Live tracking of inter-organ communication by endogenous exosomes in vivo
Our recent works aim at understanding the conserved mechanisms that regulate the balance between lysosomal degradation and exosomes secretion and to unveil the biology of extracellular vesicles in vivo. Extracellular vesicles (EVs) such as exosomes are released by most cell types but the definitive demonstration of their functional relevance remains challenging due to the lack of appropriate model organisms. Here we developed an in vivo model to study EV physiology by expressing CD63-pHluorin in zebrafish embryos. A combination of microscopy techniques and proteomic analysis allowed us to study the biogenesis, composition, transfer, uptake and fate of individual endogenous EVs in vivo. We identified an exosome population released in a syntenin-dependent manner from the Yolk Syncytial Layer into the blood circulation.
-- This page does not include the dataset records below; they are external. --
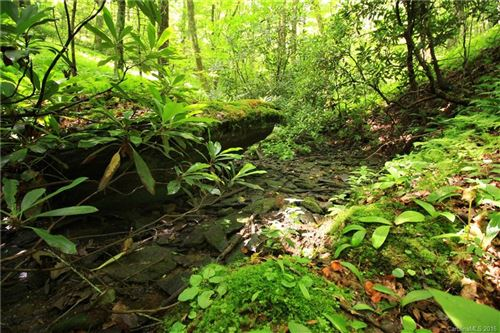 Photo of Lot 20C&20D Half Moon Lane, Brevard, NC 28712 (MLS # 3188685)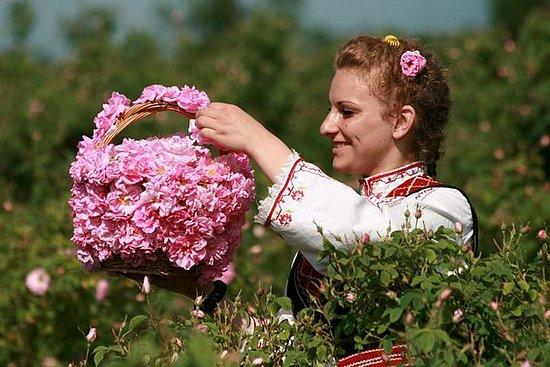 La vallée des roses et Koprivshtitsa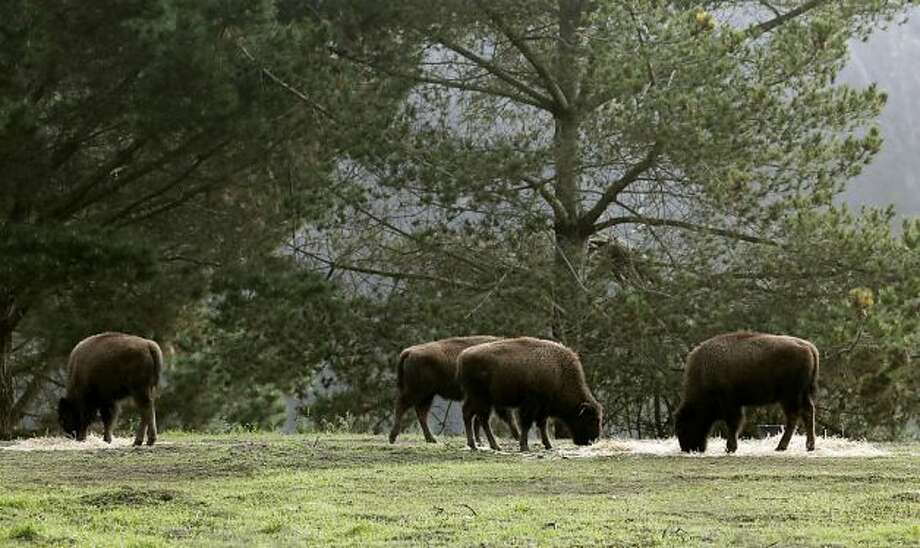 View American bison in Golden Gate Park. Photo: Michael Macor, The Chronicle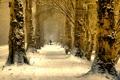 Картинка зима, деревья, природа, аллея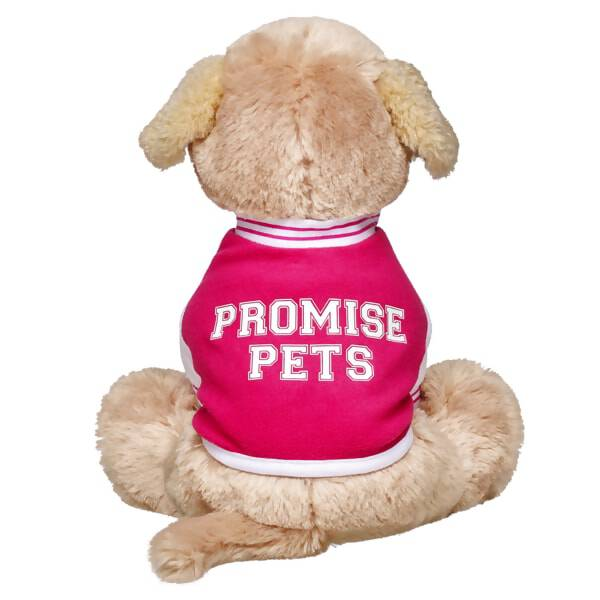 Those active Promise Pets™ will look stylish and sporty in this cute varsity jacket. The pink jacket has white sleeves and collar with pink stripes and PROMISE PETS varsity lettering on the back.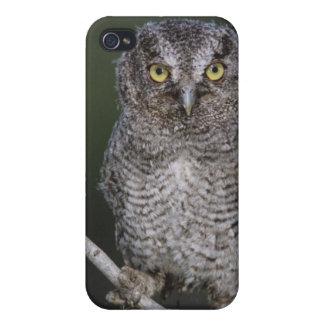 Eastern Screech-Owl Megascops asio Otus 2 iPhone 4/4S Covers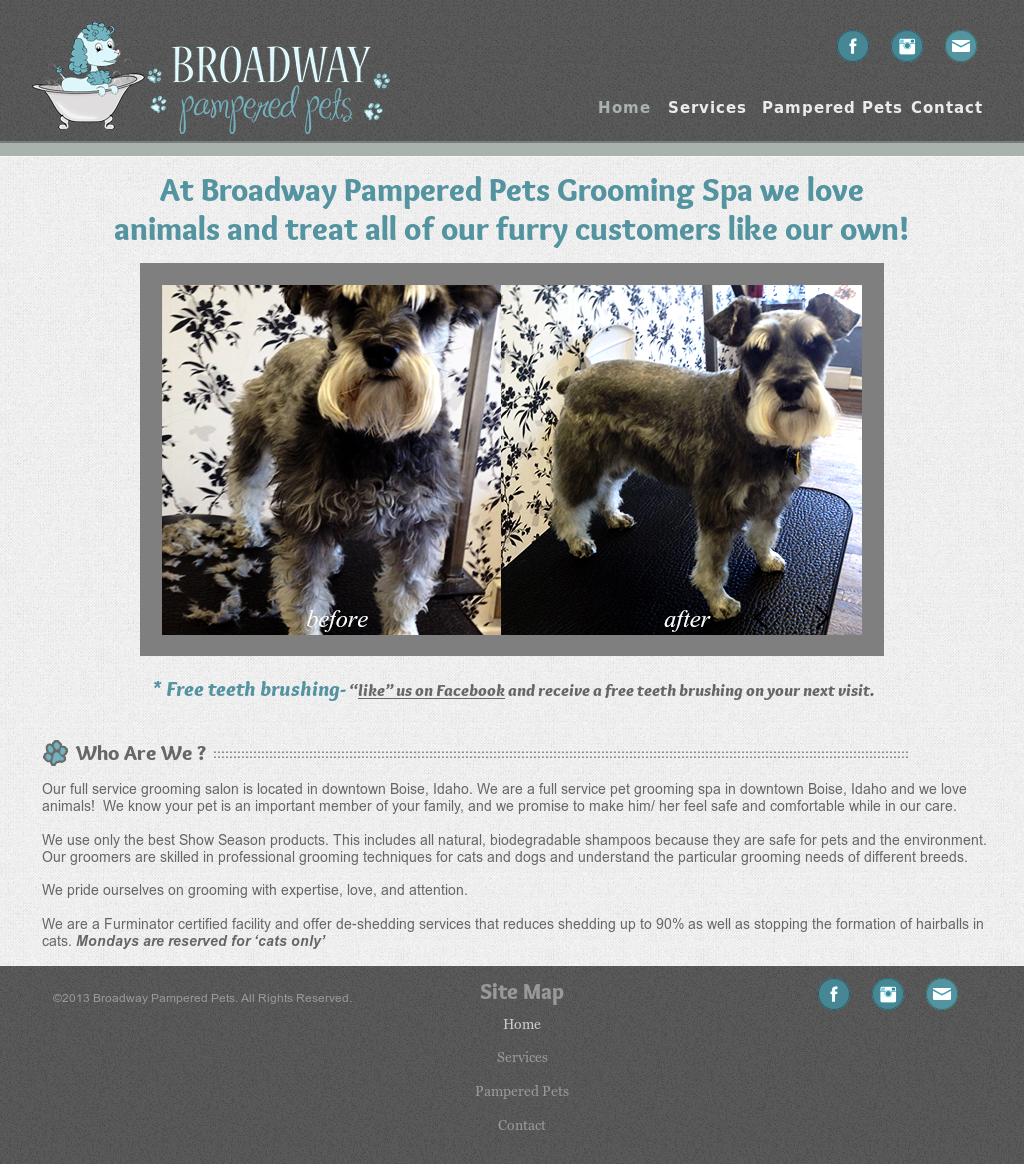 Broadway Pampered Pets Grooming Spa Competitors, Revenue and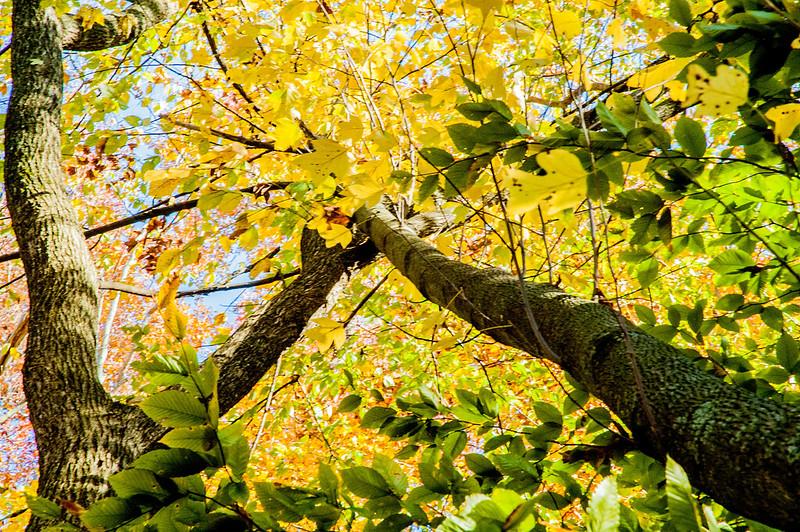 Tribbett Woods Nature Preserve - October 25, 2014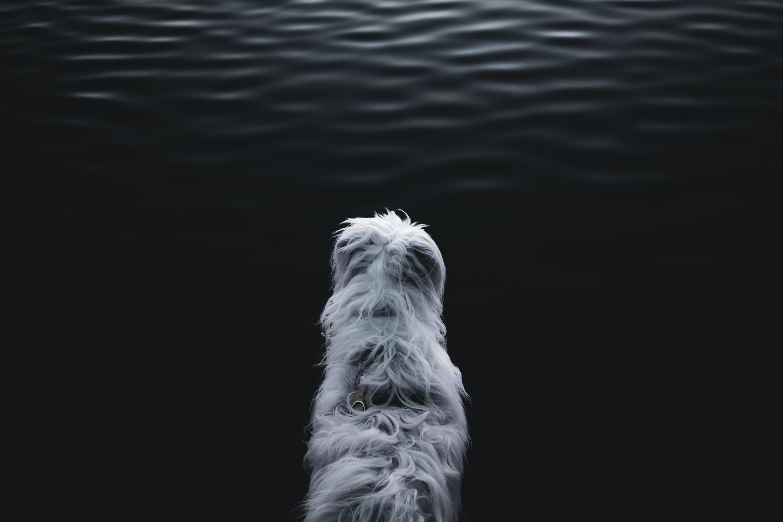 White Animal Near Body of Water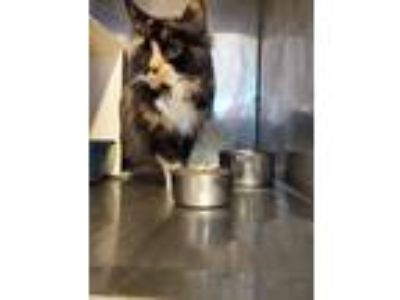 Adopt Phoebe a Calico or Dilute Calico Domestic Longhair (long coat) cat in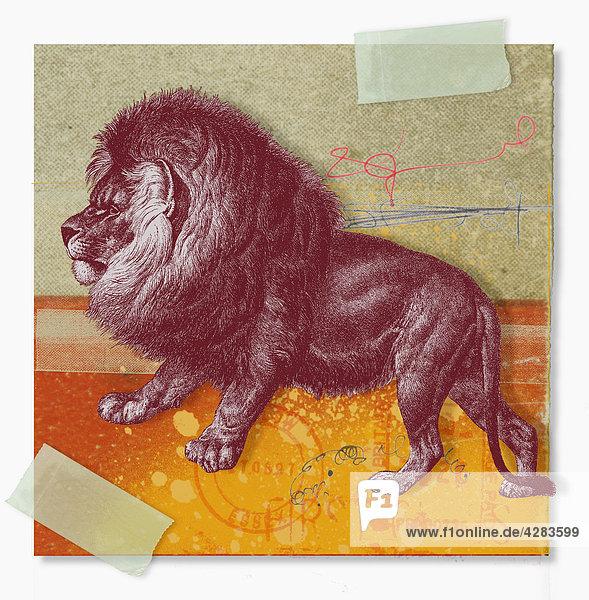 Collage zum Sternzeichen Löwe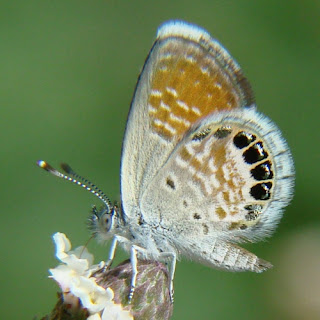 Western pygmy blue butterfly - photo#26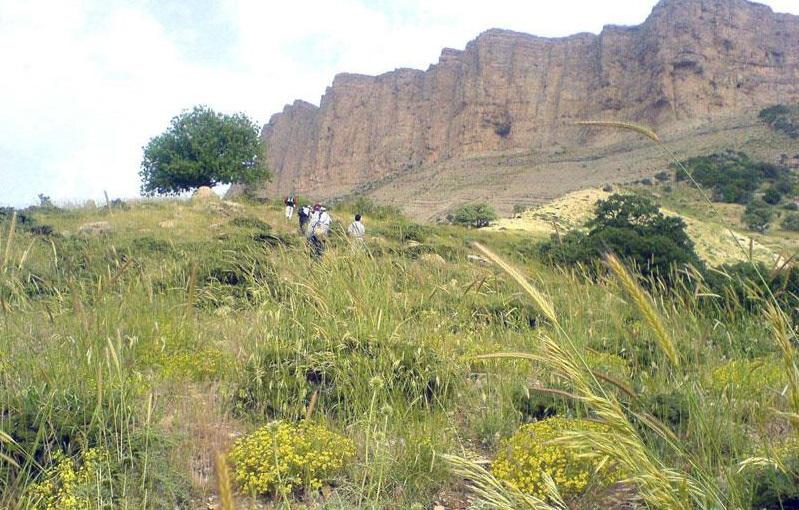 177 منطقه حفاظت شده مانشت و قلارنگ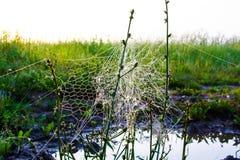 Необыкновенная сеть ` s паука в поле в раннем утре Стоковые Изображения RF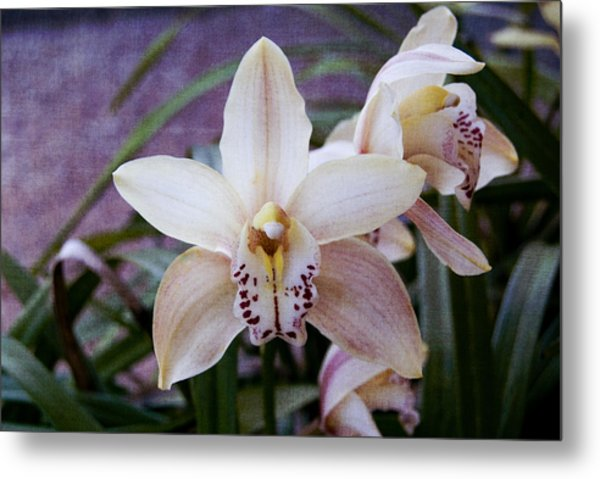 Orchids Metal Print by Heather Provan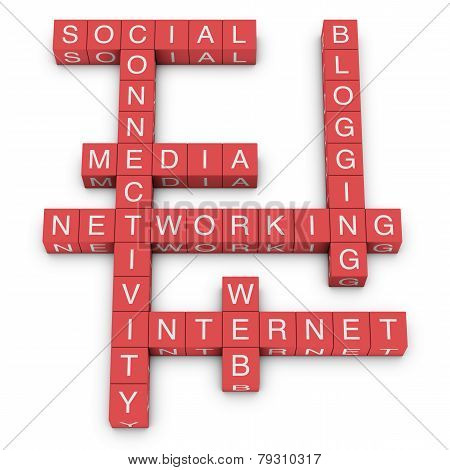 Social Media And Networking Crossword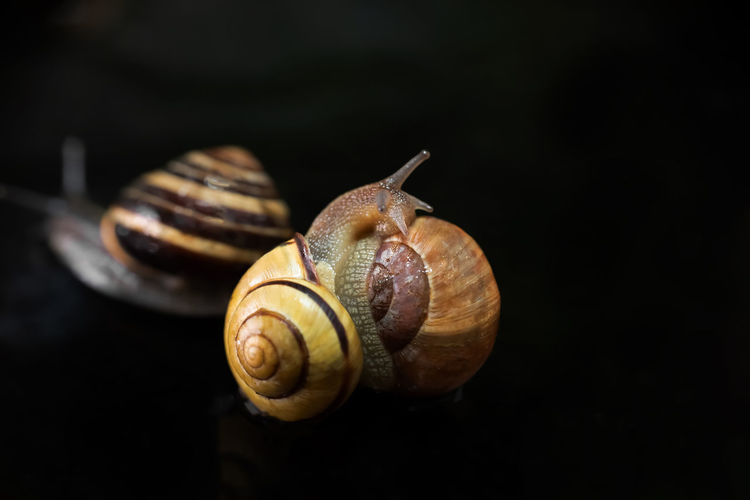 Close-up of snail against black background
These exosomes were captured, endocytosed and degraded by patrolling macrophages and endothelial cells in the Caudal Vein Plexus (CVP) in a scavenger receptor and dynamin-dependent manner. Interference with exosome secretion and uptake affected CVP growth, supporting their trophic role. Altogether, our work provides a unique model to track in vivo inter-organ communication by endogenous exosomes at individual vesicle level with high spatio-temporal accuracy.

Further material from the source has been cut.